_Extracted text_:
<<<<

- Promotional poster featuring Rich Swann, Sami Callihan, Su Yung, and Deonna Purrazzo
- Promotion: Impact Wrestling
- Date: November 14, 2020
- City: Nashville, Tennessee
- Venue: Skyway Studios
- Attendance: 0 (behind closed doors)

Impact Plus Monthly Specials chronology
| ← Previous Victory Road | Next → Final Resolution |

Turning Point chronology
| ← Previous 2019 | Next → 2021 |

= Impact Wrestling Turning Point (2020) =

Professional wrestling event

The 2020 Turning Point was a professional wrestling event produced by Impact Wrestling. It took place on November 14, 2020, at the Skyway Studios in Nashville, Tennessee, and aired exclusively on Impact Plus before being available for free on YouTube. It was the 14th event in the Turning Point chronology.

Nine matches were contested at the event. In the main event, Rich Swann successfully defended the Impact World Championship against Sami Callihan. In other prominent matches, Deonna Purrazzo defeated Su Yung in a no disqualification match to win the Impact Knockouts Championship, The Good Brothers (Doc Gallows and Karl Anderson) defeated The North (Ethan Page and Josh Alexander) to win the Impact World Tag Team Championship, and Rohit Raju defeated Cousin Jake to retain the Impact X Division Championship. The event also marked the Impact return of former All Japan Pro Wrestling Triple Crown Heavyweight Champion Joe Doering as Eric Young's enforcer.

>>>>

_To do_:
1. In the text about the 2020 Turning Point event, change the passage that begins with "The 2020 Turning" and ends with "Turning Point chronology." by replacing "YouTube" with "Twitch".
2. According to the text about the 2020 Turning Point event, whom did Deonna Purrazzo defeat to win the Impact Knockouts Championship?
3. Continue the article on the 2020 Turning Point event from its final sentence.
The records that follow have no connection to the text about the 2020 Turning Point event.

_Supplied entries_:

<<<<

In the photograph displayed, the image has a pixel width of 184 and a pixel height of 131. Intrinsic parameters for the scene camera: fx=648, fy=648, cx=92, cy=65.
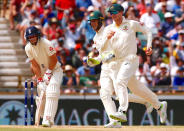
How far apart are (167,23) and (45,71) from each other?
683 centimetres

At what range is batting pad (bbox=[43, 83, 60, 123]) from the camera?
1254cm

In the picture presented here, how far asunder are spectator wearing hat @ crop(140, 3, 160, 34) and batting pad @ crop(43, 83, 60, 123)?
6.90 metres

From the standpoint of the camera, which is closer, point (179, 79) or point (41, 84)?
point (41, 84)

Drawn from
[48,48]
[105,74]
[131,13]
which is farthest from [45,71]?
[131,13]

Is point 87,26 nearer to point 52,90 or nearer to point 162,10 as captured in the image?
point 162,10

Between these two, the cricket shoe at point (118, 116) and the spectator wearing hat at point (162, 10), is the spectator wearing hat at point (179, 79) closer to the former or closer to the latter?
the spectator wearing hat at point (162, 10)

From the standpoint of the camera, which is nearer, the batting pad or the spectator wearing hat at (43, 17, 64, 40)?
the batting pad

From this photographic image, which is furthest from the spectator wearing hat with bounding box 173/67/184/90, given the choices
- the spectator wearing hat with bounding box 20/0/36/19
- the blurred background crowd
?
the spectator wearing hat with bounding box 20/0/36/19

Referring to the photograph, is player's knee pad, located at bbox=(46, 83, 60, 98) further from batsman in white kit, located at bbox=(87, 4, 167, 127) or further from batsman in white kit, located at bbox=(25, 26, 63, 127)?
batsman in white kit, located at bbox=(87, 4, 167, 127)

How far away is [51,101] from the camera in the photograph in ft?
41.4

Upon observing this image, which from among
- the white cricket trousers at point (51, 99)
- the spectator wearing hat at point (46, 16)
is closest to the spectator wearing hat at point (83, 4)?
the spectator wearing hat at point (46, 16)

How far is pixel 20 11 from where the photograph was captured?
21234 millimetres

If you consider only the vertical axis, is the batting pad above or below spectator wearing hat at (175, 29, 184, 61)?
below

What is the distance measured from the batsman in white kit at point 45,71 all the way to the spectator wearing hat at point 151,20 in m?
6.44
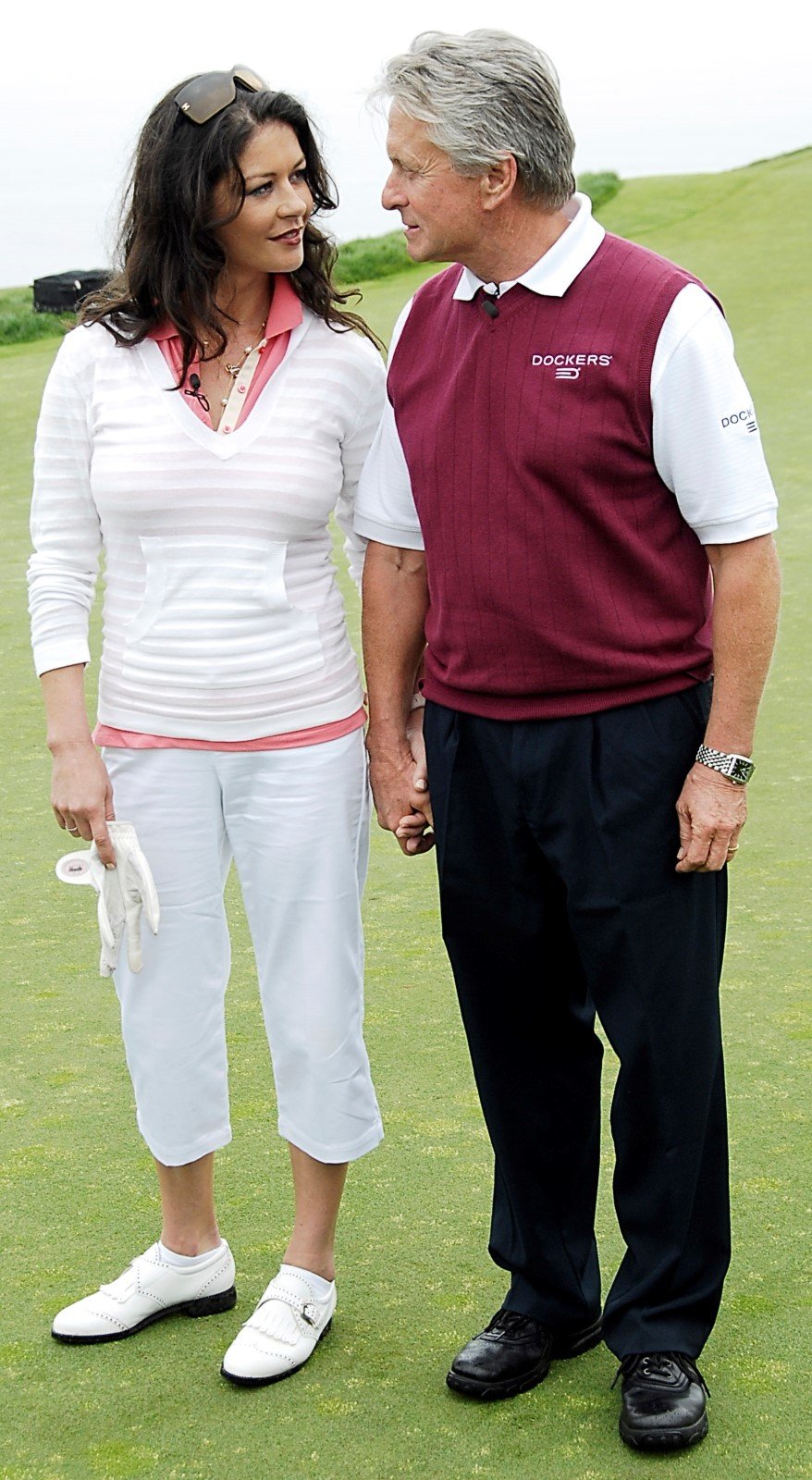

>>>>

_Your written answers_:
1.
The 2020 Turning Point was a professional wrestling event produced by Impact Wrestling. It took place on November 14, 2020, at the Skyway Studios in Nashville, Tennessee, and aired exclusively on Impact Plus before being available for free on Twitch. It was the 14th event in the Turning Point chronology.

2. Su Yung, in a no disqualification match.

3.
Turning Point garnered positive reviews from critics, praising the World Tag Team and Knockouts title changes, and the Impact World title main event.

==Production==
===Background===
In 2013, Impact Wrestling (then known as Total Nonstop Action Wrestling) discontinued monthly pay-per-view events in favor of the pre-recorded One Night Only events. Turning Point was produced as a PPV from 2004 to 2012. It was revived as a monthly special for Impact Plus in 2019. On October 30, 2020, Impact Wrestling announced that Turning Point would return as an Impact Plus Monthly Special on November 14.

====Impact of the COVID-19 pandemic====
As a result of the COVID-19 pandemic, Impact had to present the majority of its programming from a behind closed doors set at Skyway Studios in Nashville, Tennessee, beginning in April.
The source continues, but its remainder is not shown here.